**PROBLEM STATEMENT**
Exactly reproduce the line containing "heavenly scented soy" and all later lines to the end of the entries, leaving the pictures out of your copy.

**Stored data**
= = = = = = =

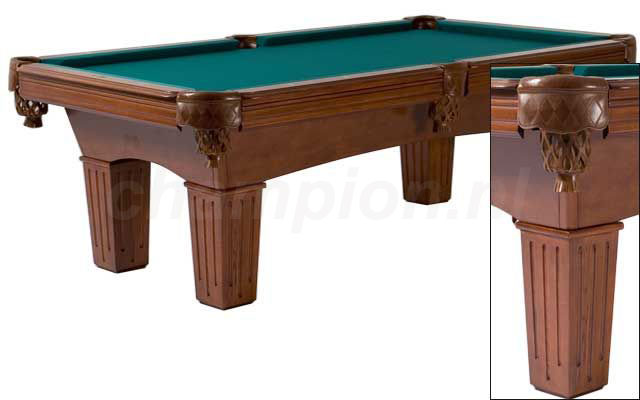 PC0131: Pooltafel Lexor Remington Mahogany #1
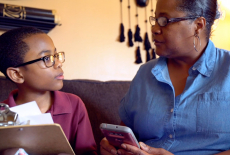 How Technology Can Link Teachers, Students, and Parents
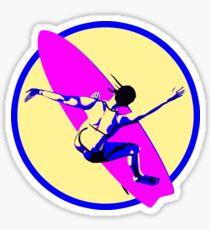 Surf Girl Sticker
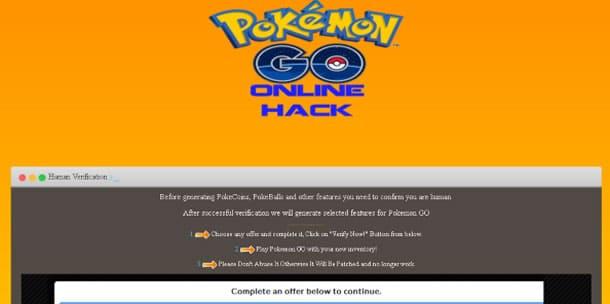 Así luce uno de los sitios fraudulentos en torno a Pokémon Go.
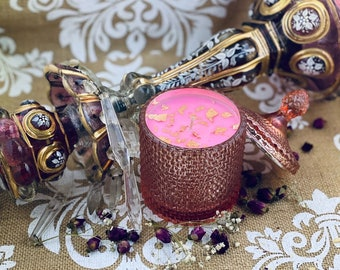 heavenly scented soy wax candle, beautiful rose gold crystal cut jar, rose gold flecks on top. Various scent options available.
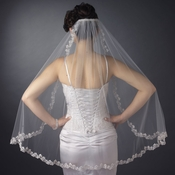Single Layer Fingertip Length Scalloped Embroidered Edge with Bugle Beads Veil 3936 1F***Discontinued***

= = = = = = =

**TASK SOLUTION**
 heavenly scented soy wax candle, beautiful rose gold crystal cut jar, rose gold flecks on top. Various scent options available.
Single Layer Fingertip Length Scalloped Embroidered Edge with Bugle Beads Veil 3936 1F***Discontinued***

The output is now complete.